In high school, I never really got the whole Christmas spirit thing. I was happy to have a break from school, and I of course loved the food and decorations and gifts and trees. It was nice to be able to plow through my reading list, and watch terrible-but-also-amazing Hallmark Christmas movies curled up on the couch with some hot chocolate, and know that it was crisp outside the ever-so-slightly frosted window next to me. But I never did buy in to the whole obsessive Christmas spirit thing that seems to overcome everyone come November. I never really knew why, either. I just sort of wasn’t all that into it. I guess it seemed a little kitschy.
But this year was different. I still didn’t get into the whole obsessive part of the Christmas spirit — you know, wearing Christmas sweaters, red and green everything, sparkly things just because, pom poms and snowflakes and ornaments pasted and hung on anything and everything around you, Michael Buble` and Mariah Carey blasting 24/7, etc. — but I did feel the spirit of it. Not the obsessive excitement.

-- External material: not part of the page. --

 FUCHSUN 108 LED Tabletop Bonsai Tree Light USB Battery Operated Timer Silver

The spirit.
I think after a semester of living a more intentional lifestyle that was founded on prayer and ministry, I was finally able to see the beauty in this season that I had previously closed myself off to, without even knowing it. Entering the season of Advent, even through the midst of the hardest finals I’ve ever taken and two different illnesses at the same time, I felt something reborn in my heart. I felt the anticipation of Christ’s birth start to grow in me, and I saw how that began to affect my demeanor and my disposition. I was more at peace. I was happier in a simple, small place within me that I knew touched every thought and action of mine.
This anticipation — this simple, small, quiet happiness — this is the Christmas spirit. This is hope. Hope, the cardinal virtue. Hope, the light that shatters darkness. Hope in the promise of the rebirth of Goodness back into this world. Hope that we will all be able to live in His Love again. Hope that He has come to make things new; to dispel evil and doubt; to shatter the hardness of our hearts and reach into the very depths of our soul and show us we are good. And we are loved.

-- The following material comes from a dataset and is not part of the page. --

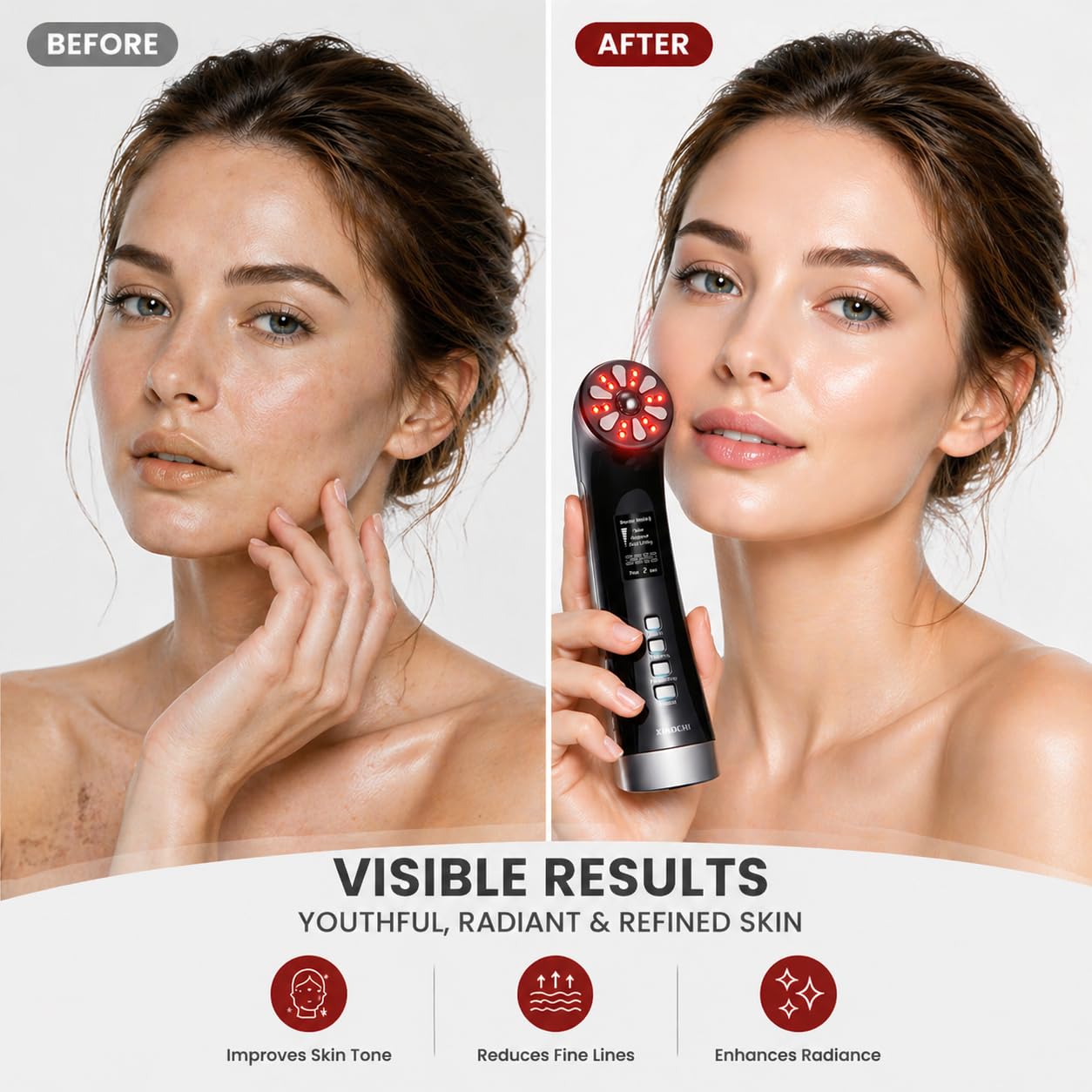 XIAOCHI 4-in-1 Facial Massager for Face & Neck, Red Light Skincare Device for Puffiness & Fine Line Care, At-Home Beauty Tool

And on this day of Epiphany, when the wise men finally arrived and met Him in the manger, and the Light was finally revealed to the nations, I think of the little drummer boy. I so hope he was real, watching as these strange men bowed down before this brand new baby, and knew that something was up. I so hope that the little drummer boy was real, and that he knew, when seeing what was happening, that this is the Son of God, and the Light of the World. And I so hope that he was real, and that he picked up his drums, and he played. And the God-Child smiled. And he knew he was loved.

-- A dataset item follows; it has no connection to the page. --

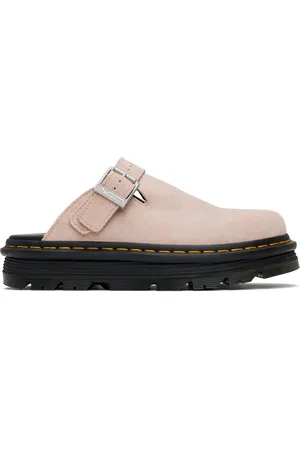Dr. Martens Flâneurs roses en suède à bride arrière et à semelle Zebzag à plateforme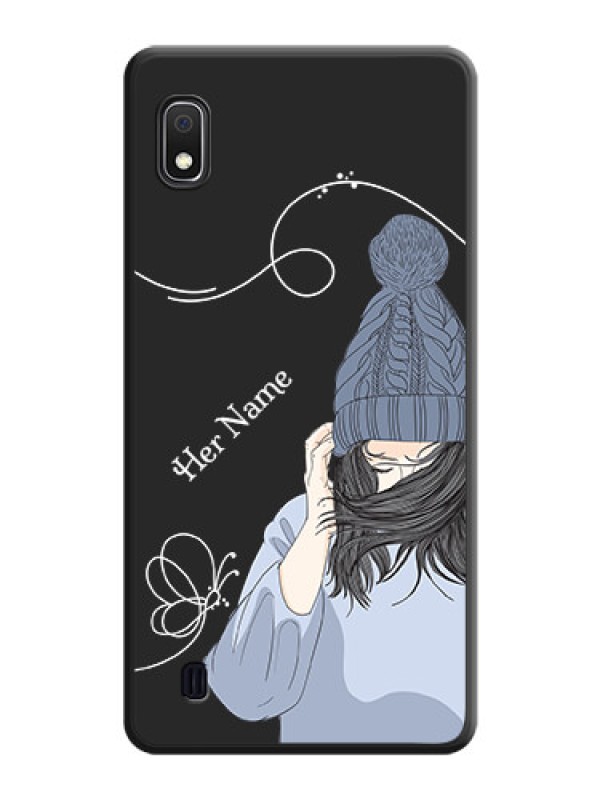 Custom Girl With Blue Winter Outfiit Custom Text Design On Space Black Personalized Soft Matte Phone Covers -Samsung Galaxy A10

I think this is what we all long for, really, in the spirit of Christmas. We hope for His coming; we hope for light and goodness. We hope for love. My heart dances with joy every time I hear the phrase in “The Little Drummer Boy” that says, “I played my drum for him // I played my best for him // then he smiled at me // me and my drum”, because I think that’s what we’re all trying to do when we prepare for Christmas, and then when we celebrate his birth. We make things nice and pretty, we try to behave better, we try to live more charitably and generously, we try to love each other better, and even if it is for silly cultural reasons now (like to get on the nice list) I like to think that really, it’s because we know that He’s here.
And whenever I sing for Him, whenever I talk to Him, whenever I weep on Him, whenever I dance in His love, He smiles.
Because He is revealed to the nations, to manifest a fierce, everlasting, and resounding hope.